Rumba Lessons

   

    Rumba is called the "the dance of romance" and remains one of the most popular American ballroom dances today. It is considered the most sensual of all the Latin ballroom dances. Because of its slow rhythm and expressive hip movements, dancing Rumba gives partners the opportunity to move sensually, to flirt and to be sexy.

    Rumba's earliest origins were in African folk dances. It was originally a frenzied fast past dance, with sexually-charged aggressive movements. The Rumba came to Cuba and the Caribbean islands with the importation of slaves as far back as the 1500's.

    American Rumba, like other Latin dances, can be traced more immediately to a Cuban dance called the Son, which developed as a modified version of these original Afro dances.

    The Cuban Son was first introduced in American in 1913. However, real interest in Latin music and dances didn't begin to catch on in the US until 1929 and after. People like bandleader Xavier Cugat performed and popularized Latin music and dance across the United States in the 1920's and 30's and Cugat became the top Latin orchestra leader of the day.

    Movies too helped popularize Latin dance, and the Rumba as well. Cugat and his band appeared and played in feature films and in 1935 George Raft played a suave dancer in a movie called "Rumba" where the hero wins the heart of an heiress (Carol Lombard) through their mutual love of dancing. By now the American Rumba was becoming even slower than the Cuban Son it was derived from and it was being modified to become a socially acceptable ballroom dance.

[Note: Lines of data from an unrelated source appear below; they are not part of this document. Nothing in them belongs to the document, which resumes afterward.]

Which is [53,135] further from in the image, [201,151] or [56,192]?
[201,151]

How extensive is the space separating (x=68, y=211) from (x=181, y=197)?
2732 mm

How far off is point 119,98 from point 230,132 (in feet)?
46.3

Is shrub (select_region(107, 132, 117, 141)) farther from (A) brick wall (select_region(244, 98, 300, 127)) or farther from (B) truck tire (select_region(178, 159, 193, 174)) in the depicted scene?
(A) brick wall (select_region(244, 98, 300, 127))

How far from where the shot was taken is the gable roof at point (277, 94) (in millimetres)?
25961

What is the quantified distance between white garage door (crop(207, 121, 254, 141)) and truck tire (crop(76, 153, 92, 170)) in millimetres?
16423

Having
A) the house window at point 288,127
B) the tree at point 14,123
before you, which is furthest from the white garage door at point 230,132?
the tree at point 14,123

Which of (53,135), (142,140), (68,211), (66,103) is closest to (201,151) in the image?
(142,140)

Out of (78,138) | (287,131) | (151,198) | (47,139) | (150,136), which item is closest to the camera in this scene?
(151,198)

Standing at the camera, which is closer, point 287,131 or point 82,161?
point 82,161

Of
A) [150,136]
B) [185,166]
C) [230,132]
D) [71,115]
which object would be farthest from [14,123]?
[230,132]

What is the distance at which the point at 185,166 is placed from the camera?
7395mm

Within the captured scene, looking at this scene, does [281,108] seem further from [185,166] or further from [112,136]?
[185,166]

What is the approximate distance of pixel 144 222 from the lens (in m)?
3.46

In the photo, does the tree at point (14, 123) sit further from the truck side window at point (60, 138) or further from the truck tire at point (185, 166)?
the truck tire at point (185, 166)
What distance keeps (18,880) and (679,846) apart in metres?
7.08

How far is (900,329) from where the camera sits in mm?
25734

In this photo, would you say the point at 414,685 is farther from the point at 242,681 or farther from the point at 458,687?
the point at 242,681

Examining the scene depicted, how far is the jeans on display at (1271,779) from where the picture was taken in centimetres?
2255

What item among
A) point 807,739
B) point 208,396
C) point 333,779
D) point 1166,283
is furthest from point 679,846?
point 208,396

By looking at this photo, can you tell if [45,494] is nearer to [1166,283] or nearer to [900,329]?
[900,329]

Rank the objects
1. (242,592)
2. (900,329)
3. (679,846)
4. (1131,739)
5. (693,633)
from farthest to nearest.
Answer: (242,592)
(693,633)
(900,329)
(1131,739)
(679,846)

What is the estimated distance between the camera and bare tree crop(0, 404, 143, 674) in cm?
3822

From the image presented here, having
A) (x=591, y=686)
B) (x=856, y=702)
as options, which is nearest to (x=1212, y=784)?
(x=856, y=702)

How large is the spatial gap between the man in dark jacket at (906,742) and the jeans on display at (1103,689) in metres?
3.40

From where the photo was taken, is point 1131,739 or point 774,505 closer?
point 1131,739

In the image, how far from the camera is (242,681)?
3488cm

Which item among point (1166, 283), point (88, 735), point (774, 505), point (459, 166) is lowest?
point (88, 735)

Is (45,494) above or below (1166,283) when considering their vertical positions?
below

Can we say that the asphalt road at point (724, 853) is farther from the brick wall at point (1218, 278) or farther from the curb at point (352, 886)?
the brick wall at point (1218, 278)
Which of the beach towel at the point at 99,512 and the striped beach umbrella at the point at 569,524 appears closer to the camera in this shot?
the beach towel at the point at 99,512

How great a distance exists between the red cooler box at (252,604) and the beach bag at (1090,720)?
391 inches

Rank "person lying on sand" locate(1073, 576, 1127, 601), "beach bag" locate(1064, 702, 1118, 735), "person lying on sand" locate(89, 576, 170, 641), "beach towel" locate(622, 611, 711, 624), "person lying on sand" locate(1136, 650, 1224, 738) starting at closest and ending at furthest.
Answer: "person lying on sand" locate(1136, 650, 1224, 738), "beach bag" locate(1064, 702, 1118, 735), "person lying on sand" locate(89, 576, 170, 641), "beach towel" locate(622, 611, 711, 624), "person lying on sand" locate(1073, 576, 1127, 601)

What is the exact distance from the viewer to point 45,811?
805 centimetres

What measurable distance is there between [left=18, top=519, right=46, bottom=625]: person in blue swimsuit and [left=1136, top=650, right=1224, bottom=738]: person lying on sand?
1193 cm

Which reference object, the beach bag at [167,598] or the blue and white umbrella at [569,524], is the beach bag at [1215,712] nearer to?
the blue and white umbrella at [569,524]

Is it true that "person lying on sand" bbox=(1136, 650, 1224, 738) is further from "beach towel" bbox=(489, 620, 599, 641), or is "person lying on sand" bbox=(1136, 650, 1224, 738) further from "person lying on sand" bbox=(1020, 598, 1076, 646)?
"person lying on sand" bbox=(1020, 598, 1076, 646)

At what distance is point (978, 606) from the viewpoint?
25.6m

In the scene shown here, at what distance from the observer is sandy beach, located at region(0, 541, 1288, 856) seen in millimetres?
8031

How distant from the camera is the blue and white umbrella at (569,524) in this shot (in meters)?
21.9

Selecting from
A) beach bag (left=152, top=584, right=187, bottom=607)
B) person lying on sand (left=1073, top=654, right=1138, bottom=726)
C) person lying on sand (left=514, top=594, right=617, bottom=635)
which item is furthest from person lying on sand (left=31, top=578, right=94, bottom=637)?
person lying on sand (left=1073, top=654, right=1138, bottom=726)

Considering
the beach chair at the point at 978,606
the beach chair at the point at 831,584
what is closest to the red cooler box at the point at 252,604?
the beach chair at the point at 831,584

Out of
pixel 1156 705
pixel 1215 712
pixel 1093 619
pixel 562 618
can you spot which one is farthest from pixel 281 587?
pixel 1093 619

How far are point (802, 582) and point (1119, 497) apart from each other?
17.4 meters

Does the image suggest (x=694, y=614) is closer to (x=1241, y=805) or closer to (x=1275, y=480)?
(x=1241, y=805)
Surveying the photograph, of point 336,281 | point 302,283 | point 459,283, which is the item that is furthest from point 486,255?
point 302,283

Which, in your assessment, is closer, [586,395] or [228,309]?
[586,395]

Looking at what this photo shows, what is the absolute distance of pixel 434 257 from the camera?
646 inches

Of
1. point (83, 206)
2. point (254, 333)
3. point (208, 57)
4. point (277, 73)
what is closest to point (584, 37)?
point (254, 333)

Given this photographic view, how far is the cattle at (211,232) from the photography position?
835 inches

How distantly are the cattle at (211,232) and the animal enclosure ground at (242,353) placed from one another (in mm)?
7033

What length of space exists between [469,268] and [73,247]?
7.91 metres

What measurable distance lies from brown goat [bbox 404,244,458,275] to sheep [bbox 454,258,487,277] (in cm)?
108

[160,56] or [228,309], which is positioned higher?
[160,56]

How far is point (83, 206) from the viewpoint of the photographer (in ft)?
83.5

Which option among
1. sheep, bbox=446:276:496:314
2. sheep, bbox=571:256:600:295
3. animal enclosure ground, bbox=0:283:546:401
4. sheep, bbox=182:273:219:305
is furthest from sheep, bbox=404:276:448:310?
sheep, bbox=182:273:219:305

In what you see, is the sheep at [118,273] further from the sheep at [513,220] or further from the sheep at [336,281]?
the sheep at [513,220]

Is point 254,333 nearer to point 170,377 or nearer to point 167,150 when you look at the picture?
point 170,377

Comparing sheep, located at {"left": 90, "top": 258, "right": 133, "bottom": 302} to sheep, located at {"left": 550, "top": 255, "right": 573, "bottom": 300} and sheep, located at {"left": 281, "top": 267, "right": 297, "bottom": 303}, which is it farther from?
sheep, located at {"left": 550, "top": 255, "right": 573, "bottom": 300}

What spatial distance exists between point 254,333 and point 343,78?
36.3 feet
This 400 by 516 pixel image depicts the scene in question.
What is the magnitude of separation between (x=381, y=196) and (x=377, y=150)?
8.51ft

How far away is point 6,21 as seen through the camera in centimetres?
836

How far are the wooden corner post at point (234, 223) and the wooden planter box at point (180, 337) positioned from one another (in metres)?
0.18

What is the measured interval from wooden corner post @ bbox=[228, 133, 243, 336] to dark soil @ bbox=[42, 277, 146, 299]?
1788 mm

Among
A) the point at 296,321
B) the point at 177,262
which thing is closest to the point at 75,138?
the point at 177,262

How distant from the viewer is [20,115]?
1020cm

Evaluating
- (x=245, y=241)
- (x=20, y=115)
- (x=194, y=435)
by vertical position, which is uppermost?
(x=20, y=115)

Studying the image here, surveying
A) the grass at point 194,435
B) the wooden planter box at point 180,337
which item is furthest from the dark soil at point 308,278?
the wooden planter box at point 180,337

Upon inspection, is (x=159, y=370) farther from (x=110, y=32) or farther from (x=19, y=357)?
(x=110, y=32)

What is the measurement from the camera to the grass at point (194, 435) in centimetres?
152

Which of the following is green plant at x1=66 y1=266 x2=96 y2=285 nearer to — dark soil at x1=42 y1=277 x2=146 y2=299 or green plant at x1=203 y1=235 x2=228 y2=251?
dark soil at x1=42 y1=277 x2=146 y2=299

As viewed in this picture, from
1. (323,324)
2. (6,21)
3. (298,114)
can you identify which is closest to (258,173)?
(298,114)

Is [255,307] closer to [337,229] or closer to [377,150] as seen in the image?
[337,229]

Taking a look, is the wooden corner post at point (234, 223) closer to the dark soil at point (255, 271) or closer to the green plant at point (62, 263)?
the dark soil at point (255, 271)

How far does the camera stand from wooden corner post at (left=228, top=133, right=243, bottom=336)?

    American Rumba, like Waltz, is a box step, performed in 4/4 time. But unlike Waltz, it is characterized by a bent leg style, with well timed weight shifts that result in a hip sway know as Latin or Cuban Motion. This is what gives Rumba its sensual sexy style. Three steps are taken to one measure of music, on the two, three and four count. The intervening time is for turns and weight transfer. You can count Rumba "slow, quick, quick."

    A long way from the frenzied pace of its Afro-Cuban roots, Rumba has today become much slower and more stylized, but it still retains it's essential character, the play between the man and the woman and the sexual tension that make it the ultimate dance of passion.